COVID-19 Mortality Rate Declining: New studies show a big drop in COVID-19 deaths in a promising sign of virus attenuation
In a promising sign of coronavirus attenuation, two new peer-reviewed studies are showing a big drop in coronavirus deaths among hospitalized COVID-19 patients. The research, an earlier version of which was shared online as a preprint in August, will appear next week in the Journal of Hospital Medicine.
Dr. Leora Horwitz, a doctor who studies population health at New York University’s Grossman School of Medicine, is an author of one of the studies. After looking at thousands of patients from March to August, she found that the death rate has gone down substantially. She said the sharp drop is seen in all groups, including older patients and those with underlying conditions, suggesting that physicians are getting better at helping patients survive their illness.
Below is the abstract of the study.
Early reports showed high mortality from Covid-19; by contrast, the current outbreaks in the southern and western United States are associated with fewer deaths, raising hope that treatments have improved. However, in Texas, for instance, 63% of diagnosed cases are currently under 50, compared to only 52% nationally in March-April. Current demographics in Arizona and Florida are similar. Therefore, whether decreasing Covid-19 mortality rates are a reflection of changing demographics or represent improvements in clinical care is unknown. We assessed outcomes over time in a single health system, accounting for changes in demographics and clinical factors.

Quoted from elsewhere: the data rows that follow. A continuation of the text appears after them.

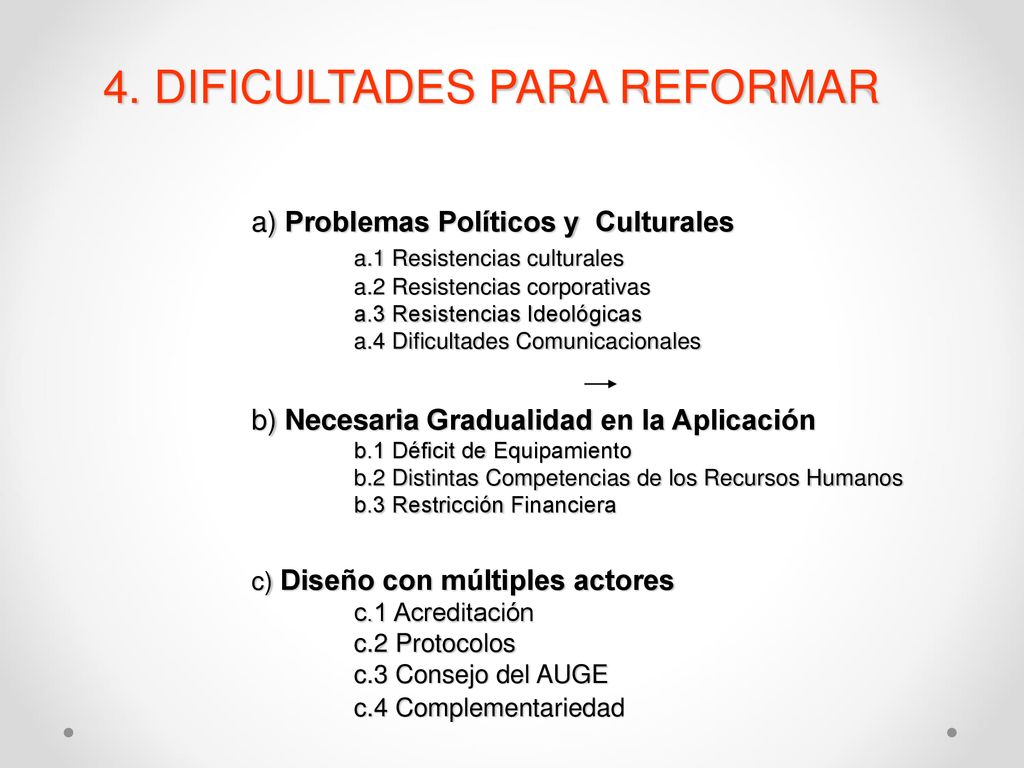 4. DIFICULTADES PARA REFORMAR

a) Problemas Políticos y Culturales

a.1 Resistencias culturales
a.2 Resistencias corporativas
a.3 Resistencias Ideológicas
a.4 Dificultades Comunicacionales

b) Necesaria Gradualidad en la Aplicación

b.1 Déficit de Equipamiento
b.2 Distintas Competencias de los Recursos Humanos
b.3 Restricción Financiera

c) Diseño con múltiples actores

c.1 Acreditación
c.2 Protocolos
c.3 Consejo del AUGE
c.4 Complementariedad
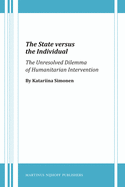 The State versus the Individual

The Unresolved Dilemma of Humanitarian Intervention

By Katariina Simonen

MARTINUS NIJHOFF PUBLISHERS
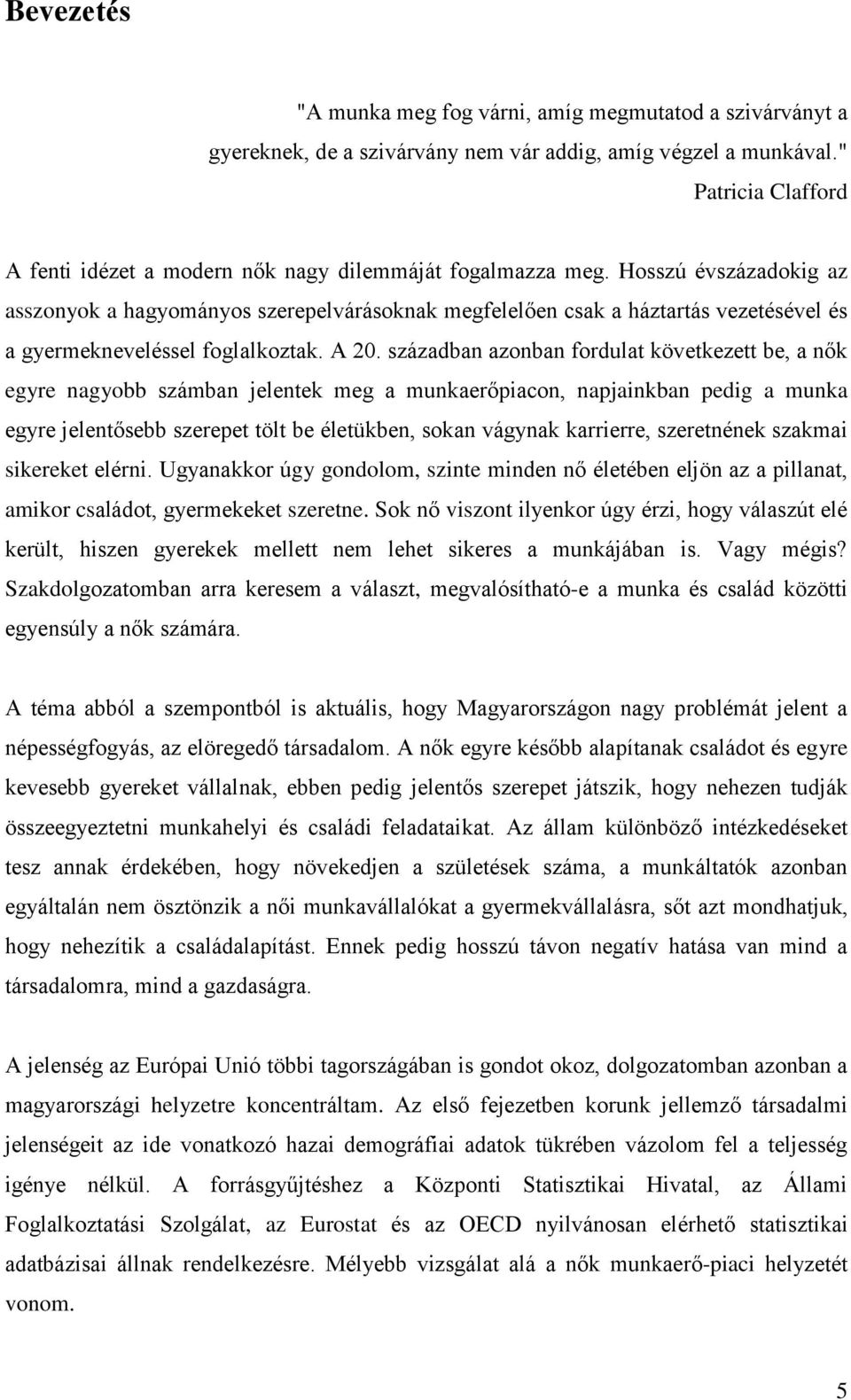 Bevezetés

"A munka meg fog várni, amíg megmutatod a szivárványt a gyereknek, de a szivárvány nem vár addig, amíg végzel a munkával."
Patricia Clafford

A fenti idézet a modern nők nagy dilemmáját fogalmazza meg. Hosszú évszázadokig az asszonyok a hagyományos szerepelvárásoknak megfelelően csak a háztartás vezetésével és a gyermekneveléssel foglalkoztak. A 20. században azonban fordulat következett be, a nők egyre nagyobb számban jelentek meg a munkaerőpiacon, napjainkban pedig a munka egyre jelentősebb szerepet tölt be életükben, sokan vágynak karrierre, szeretnének szakmai sikereket elérni. Ugyanakkor úgy gondolom, szinte minden nő életében eljön az a pillanat, amikor családot, gyermekeket szeretne. Sok nő viszont ilyenkor úgy érzi, hogy válaszút elé került, hiszen gyerekek mellett nem lehet sikeres a munkájában is. Vagy mégis? Szakdolgozatomban arra keresem a választ, megvalósítható-e a munka és család közötti egyensúly a nők számára.

A téma abból a szempontból is aktuális, hogy Magyarországon nagy problémát jelent a népességfogyás, az elöregedő társadalom. A nők egyre később alapítanak családot és egyre kevesebb gyereket vállalnak, ebben pedig jelentős szerepet játszik, hogy nehezen tudják összeegyeztetni munkahelyi és családi feladataikat. Az állam különböző intézkedéseket tesz annak érdekében, hogy növekedjen a születések száma, a munkáltatók azonban egyáltalán nem ösztönzik a női munkavállalókat a gyermekvállalásra, sőt azt mondhatjuk, hogy nehezítik a családalapítást. Ennek pedig hosszú távon negatív hatása van mind a társadalomra, mind a gazdaságra.

A jelenség az Európai Unió többi tagországában is gondot okoz, dolgozatomban azonban a magyarországi helyzetre koncentráltam. Az első fejezetben korunk jellemző társadalmi jelenségeit az ide vonatkozó hazai demográfiai adatok tükrében vázolom fel a teljesség igénye nélkül. A forrásgyűjtéshez a Központi Statisztikai Hivatal, az Állami Foglalkoztatási Szolgálat, az Eurostat és az OECD nyilvánosan elérhető statisztikai adatbázisai állnak rendelkezésre. Mélyebb vizsgálat alá a nők munkaerő-piaci helyzetét vonom.

5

The study, which is titled, “Trends in Covid-19 risk-adjusted mortality rates in a single health system,” finds that mortality has dropped among hospitalized patients by 18 percentage points since the pandemic began. Patients in the study had a 25.6% chance of dying at the start of the pandemic; they now have a 7.6% chance. Patients in the study had a 25.6% chance of dying at the start of the pandemic; they now have a 7.6% chance.
It’s not all good news. Horwitz said the COVID-19 death rate “is still higher than many infectious diseases, including the flu,” She added that those who recover can suffer complications for months or even longer. “It still has the potential to be very harmful in terms of long-term consequences for many people.”
“The people who are getting hospitalized now tend to be much younger, tend to have fewer other diseases, and tend to be less frail than people who were hospitalized in the early days of the epidemic,” Horwitz says.
The second study was conducted by Bilal Mateen, a data science fellow at the Alan Turing Institute in the United Kingdom. In his research of 21,000 hospitalized COVID-19 patients in England, he found a similarly sharp drop in the death rate. The objective of his study was to determine the trend in mortality risk over time in people with severe COVID-19 requiring critical care (high intensive unit [HDU] or intensive care unit [ICU]) management.
Mateen and a team of scientists accessed national English data on all adult COVID-19 specific critical care admissions from the COVID-19 Hospitalisation in England Surveillance System (CHESS), up to the 29th June 2020 (n=14,958). His work, which will soon appear in the journal Critical Care Medicine and was released earlier in preprint, shows an unadjusted drop in death rates among hospitalized patients of around 20 percentage points since the worst days of the pandemic.
Mateen and a team of scientists found that “there was subsequently a sustained decrease in mortality risk until the end of the study period. As a linear trend from the first week of April, adjusted mortality risk decreased by 11.2% (adjusted HR 0.89 [95% CI 0.87 – 0.91]) per week in HDU, and 9.0% (adjusted HR 0.91 [95% CI 0.88 – 0.94]) in ICU.”
In the end, the authors concluded with the following:
There has been a substantial mortality improvement in people admitted to critical care with COVID-19 in England, with markedly lower mortality in people admitted in mid-April and May compared to earlier in the pandemic. This trend remains after adjustment for patient demographics and comorbidities suggesting this improvement is not due to changing patient characteristics. Possible causes include the introduction of effective treatments as part of clinical trials and a falling critical care burden.